The Blazing World


[This article was first published in Catalonia Today magazine, October 2014.]

By it’s nature every book is unique but The Blazing World is not at all like any other work of fiction I have read before. The author has published as many non-fiction titles as she has fiction and her journalist-like ability as a researcher but most of all as a listener, is abundantly clear. Except that the facts, interviews and personal ‘written statements’ in this book are all invented.

The sometimes cruel, superficial New York art scene is the setting for The Blazing World. Wealthy Harriet ("Harry") Burden is half Jewish, half Protestant but 100% individual and possess a singular, driven personality. She feels that years ago her ability as an artist was largely overlooked by the critics and gallery owners and after a long time of  being a mother and wife, now in her early sixties, she is more than ready to "show them all" again that she has what it takes to be respected as a creative force. But Burden believes that it was her gender that originally prevented her work from being recognised and praised so she comes up with a plan to use three male "fronts" in a series of solo exhibitions. The first artist to display her work as his own is a cool young dude called Anton Tisch (changed to "Tish" so that there is an anagram of his name that suggests dishonesty.) The second is a "mulatto queer" and finally another man who ends up committing suicide – that excellent career move. After Harriet has had her fun with this "experiment" she intends to reveal the true identity of herself as the artist responsible for these remarkable pieces.
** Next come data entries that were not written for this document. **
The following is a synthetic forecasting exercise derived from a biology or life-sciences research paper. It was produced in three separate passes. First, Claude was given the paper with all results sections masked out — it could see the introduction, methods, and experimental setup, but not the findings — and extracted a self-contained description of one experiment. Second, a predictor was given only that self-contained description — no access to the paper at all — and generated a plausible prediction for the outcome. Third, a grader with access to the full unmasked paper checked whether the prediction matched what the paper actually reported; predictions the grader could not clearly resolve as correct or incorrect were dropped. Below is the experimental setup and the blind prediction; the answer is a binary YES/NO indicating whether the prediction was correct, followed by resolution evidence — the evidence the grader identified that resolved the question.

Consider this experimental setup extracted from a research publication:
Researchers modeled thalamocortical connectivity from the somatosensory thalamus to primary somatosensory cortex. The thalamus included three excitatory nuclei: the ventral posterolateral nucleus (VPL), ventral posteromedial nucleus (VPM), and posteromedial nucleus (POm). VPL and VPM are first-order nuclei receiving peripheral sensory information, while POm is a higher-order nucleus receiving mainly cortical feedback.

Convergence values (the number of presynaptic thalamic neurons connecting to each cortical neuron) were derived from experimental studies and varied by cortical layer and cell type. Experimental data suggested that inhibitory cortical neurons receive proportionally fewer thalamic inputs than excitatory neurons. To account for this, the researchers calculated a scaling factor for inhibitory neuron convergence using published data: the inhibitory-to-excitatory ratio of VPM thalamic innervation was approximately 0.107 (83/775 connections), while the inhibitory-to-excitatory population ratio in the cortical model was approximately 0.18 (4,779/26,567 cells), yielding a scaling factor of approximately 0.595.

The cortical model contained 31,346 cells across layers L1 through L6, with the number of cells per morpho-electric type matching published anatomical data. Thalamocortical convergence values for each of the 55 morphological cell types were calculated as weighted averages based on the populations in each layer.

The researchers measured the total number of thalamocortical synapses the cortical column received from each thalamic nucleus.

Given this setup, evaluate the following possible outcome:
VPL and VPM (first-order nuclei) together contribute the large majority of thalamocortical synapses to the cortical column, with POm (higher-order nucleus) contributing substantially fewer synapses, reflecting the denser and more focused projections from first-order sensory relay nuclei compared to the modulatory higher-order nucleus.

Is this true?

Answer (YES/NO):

It’s not so much these brilliant disguises that are so striking but rather how well the story fits together that makes this such a stunning but believable one. The structure, where Harriet and each character in her life gets a chapter or more to give their account, draws on the authenticity of our ‘historical’ memory. There are disputed incidents and interpretations given to events and these help to provide an element of myth to Harriet and her art as well as establish the truth of recall as a subjective experience. Perhaps, there are one or two minor figures who are given major weighting in the text but having Harriet’s "diaries" as the main vehicle works convincingly. In fact, it is the complex and often contradictory nature of the artist herself that makes this novel so readable. We take her side because she has been misunderstood due to her physical features – overly large "man hands," an intimidating height, broad shoulders and a shock of curly hair – and because she has an extraordinary intellect and wit. In the next minute though we are in turn disgusted by her displays of temper and her egotistical manipulation of others. Like the best characters, she is not one dimensional. We can only wonder how much of Harriet comes directly from the author’s own life.

Any fiction of this kind must have the feeling that it all could have been true; it might have happened just like it does in the story. Hustvedt has passed this crucial writer’s test because we have probably known people who are a close likeness of her characters. Apart from that, there is the distinct sensation that her creations have their own originality and possess enough surprises to keep us closely interested in what becomes of them.